**Passage to read:**
══════════
An innovative new way of communicating science research launches today with Gamify Your PhD, a project from the Wellcome Trust that brings together researchers and games developers to create new games exploring and explaining the latest developments in biomedicine.
The Trust is inviting researchers to share ideas for games based on their PhD work in biomedical science or the medical humanities, and small teams of games developers to turn these ideas into addictive, challenging and educational games. Those selected will partner at a two-day hack in which the games will be created. The best of these will receive funding to develop into a releasable game.
To help inspire ideas and give researchers a flavour of what’s possible, a web app, developed by Mobile Pie, has been commissioned, offering an interactive and fully embeddable guide to the nuts and bolts of mechanics and motivation that lie behind successful game design. The web app also features sample 16-bit mini games to illustrate the different elements of gaming, including a Darwin-inspired ‘survival of the fittest’ pigeon game, a Mendel genetics puzzle game and a game based on Asch’s work on conformity.
Gamify Your PhD is part of a wider commitment by the Wellcome Trust to using games and gaming culture as a means of engaging people with science. A range of awards schemes is open to developers interested in creating innovative, entertaining and accessible games based on biomedicine and medical history.
══════════
**Task instructions:**
Write the next few sentences of the Gamify Your PhD announcement, carrying on after its last line.

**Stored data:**
══════════
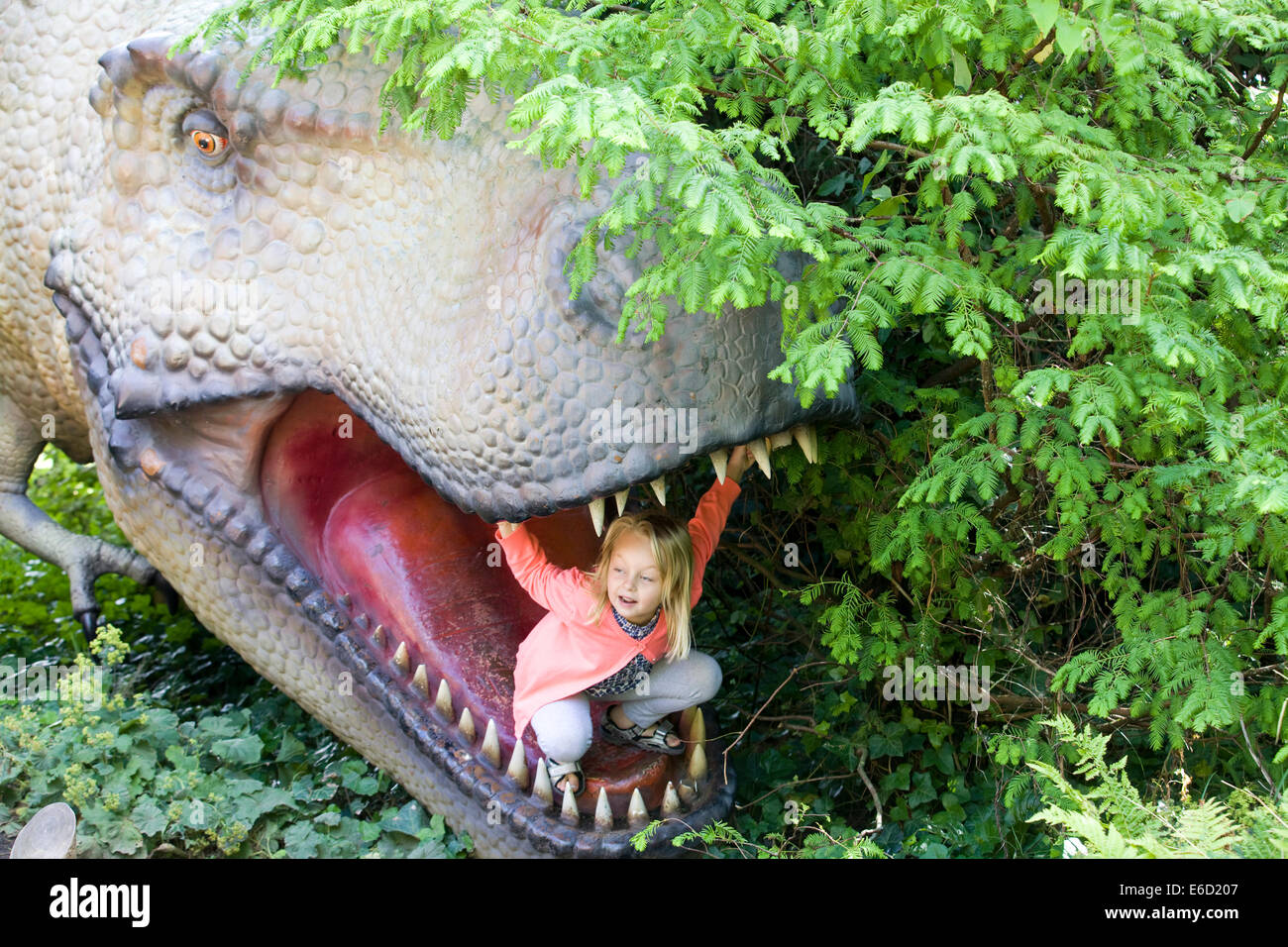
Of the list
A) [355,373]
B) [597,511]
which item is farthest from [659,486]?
[355,373]

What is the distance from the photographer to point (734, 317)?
2.72 m

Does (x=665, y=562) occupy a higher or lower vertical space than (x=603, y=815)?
higher

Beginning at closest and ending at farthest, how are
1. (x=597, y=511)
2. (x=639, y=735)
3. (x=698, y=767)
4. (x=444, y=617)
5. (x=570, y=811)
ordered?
(x=597, y=511), (x=570, y=811), (x=698, y=767), (x=444, y=617), (x=639, y=735)

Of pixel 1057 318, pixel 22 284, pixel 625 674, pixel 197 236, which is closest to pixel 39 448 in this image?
pixel 22 284

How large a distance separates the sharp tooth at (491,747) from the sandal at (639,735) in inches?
15.8

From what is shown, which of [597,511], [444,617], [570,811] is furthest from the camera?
[444,617]

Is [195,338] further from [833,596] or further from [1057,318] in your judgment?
[1057,318]

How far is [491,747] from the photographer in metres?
3.24

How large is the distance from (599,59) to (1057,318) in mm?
1600

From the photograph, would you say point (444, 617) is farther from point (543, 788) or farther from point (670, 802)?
point (670, 802)

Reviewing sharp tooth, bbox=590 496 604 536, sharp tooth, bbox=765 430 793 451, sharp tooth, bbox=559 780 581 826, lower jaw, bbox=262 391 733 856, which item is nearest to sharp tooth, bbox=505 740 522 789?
lower jaw, bbox=262 391 733 856

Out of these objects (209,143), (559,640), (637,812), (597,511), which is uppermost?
(209,143)

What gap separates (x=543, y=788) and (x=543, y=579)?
0.53m

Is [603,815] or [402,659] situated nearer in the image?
[603,815]
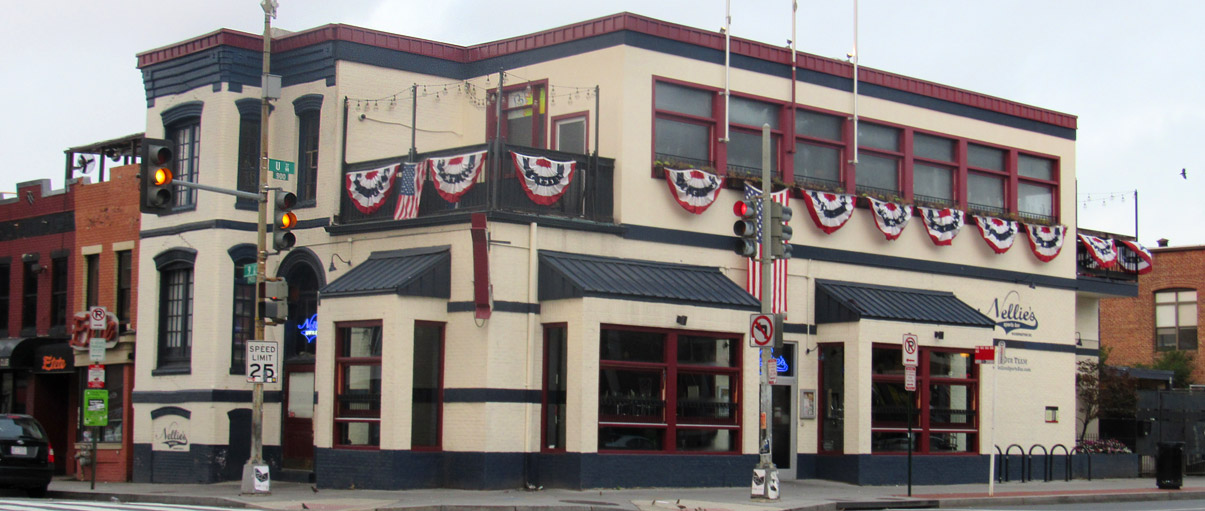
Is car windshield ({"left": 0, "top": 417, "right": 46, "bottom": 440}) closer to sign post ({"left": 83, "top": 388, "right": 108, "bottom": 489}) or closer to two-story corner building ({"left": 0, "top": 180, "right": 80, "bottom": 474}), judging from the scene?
sign post ({"left": 83, "top": 388, "right": 108, "bottom": 489})

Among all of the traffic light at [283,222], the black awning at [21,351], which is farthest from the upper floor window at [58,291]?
the traffic light at [283,222]

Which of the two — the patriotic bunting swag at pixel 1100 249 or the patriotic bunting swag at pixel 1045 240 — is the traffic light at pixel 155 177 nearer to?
the patriotic bunting swag at pixel 1045 240

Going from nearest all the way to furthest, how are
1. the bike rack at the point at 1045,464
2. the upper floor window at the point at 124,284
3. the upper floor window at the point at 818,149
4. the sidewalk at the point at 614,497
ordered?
the sidewalk at the point at 614,497 < the upper floor window at the point at 818,149 < the upper floor window at the point at 124,284 < the bike rack at the point at 1045,464

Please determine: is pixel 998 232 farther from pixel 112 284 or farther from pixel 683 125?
pixel 112 284

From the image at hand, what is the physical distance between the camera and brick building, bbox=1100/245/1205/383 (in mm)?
52125

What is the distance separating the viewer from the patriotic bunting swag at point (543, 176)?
24438 mm

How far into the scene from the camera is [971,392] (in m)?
29.5

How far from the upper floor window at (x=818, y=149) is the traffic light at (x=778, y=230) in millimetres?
5704

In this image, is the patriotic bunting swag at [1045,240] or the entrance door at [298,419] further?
the patriotic bunting swag at [1045,240]

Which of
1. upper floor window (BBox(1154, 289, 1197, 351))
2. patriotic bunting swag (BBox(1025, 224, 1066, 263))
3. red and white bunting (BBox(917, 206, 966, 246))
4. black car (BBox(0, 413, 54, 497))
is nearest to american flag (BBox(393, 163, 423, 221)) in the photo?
black car (BBox(0, 413, 54, 497))

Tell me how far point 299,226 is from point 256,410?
5.33 m

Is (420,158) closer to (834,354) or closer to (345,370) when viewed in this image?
(345,370)

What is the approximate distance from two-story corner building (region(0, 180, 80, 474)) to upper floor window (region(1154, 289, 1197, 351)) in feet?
133

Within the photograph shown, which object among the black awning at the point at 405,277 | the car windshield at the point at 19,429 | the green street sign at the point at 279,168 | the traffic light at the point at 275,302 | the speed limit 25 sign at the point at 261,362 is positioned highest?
the green street sign at the point at 279,168
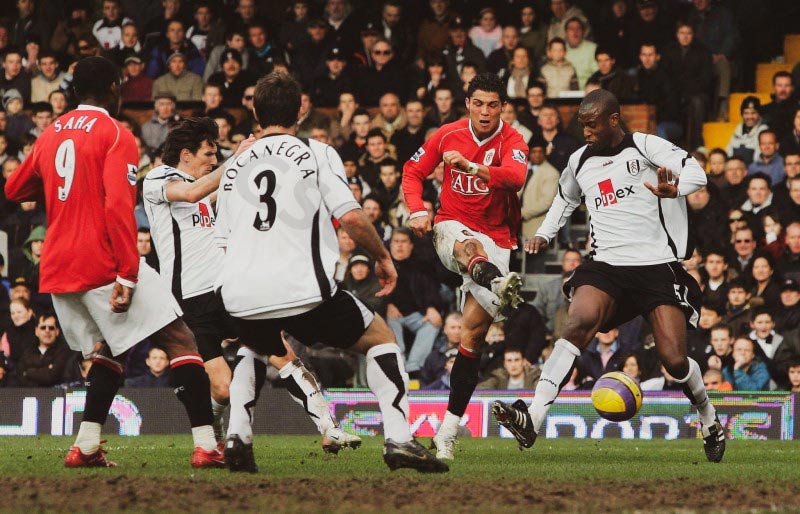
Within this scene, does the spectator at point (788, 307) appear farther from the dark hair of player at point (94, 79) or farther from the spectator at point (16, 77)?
══════════
**Output below:**
Daniel Glaser, Head of Special Projects at the Wellcome Trust said: “The engaged researcher has lots to learn from gaming, and game design can benefit hugely from the latest scientific advances. That’s why the Wellcome Trust is throwing its weight behind this innovative interaction.
“Today’s brightest researchers understand that science does not take place in a vacuum and the best research can engage with the most popular culture. I’m very curious to find out what these teams will come up with.”
Tomas Rawlings, the Wellcome Trust’s gaming consultant, said: “Science and games are a natural fit: both are about the participant seeking to understand the rules that govern the world they find themselves in and achieving this by experiments such as trial and error. Gamify Your PhD is an exciting twist and evolution of these areas.”
The deadline for applications from researchers and developers is 12 August, and the games hack will take place 3-4 September 2012. The resulting games will be made available online. All details about the scheme and the web app guide to gaming can be found at ‘Gamify Your PhD’ on the Wellcome Trust website.
The project’s Twitter hashtag is #gamifyyourphd.
The Wellcome Trust will be present at the Develop games conference in Brighton on 11 July 2012.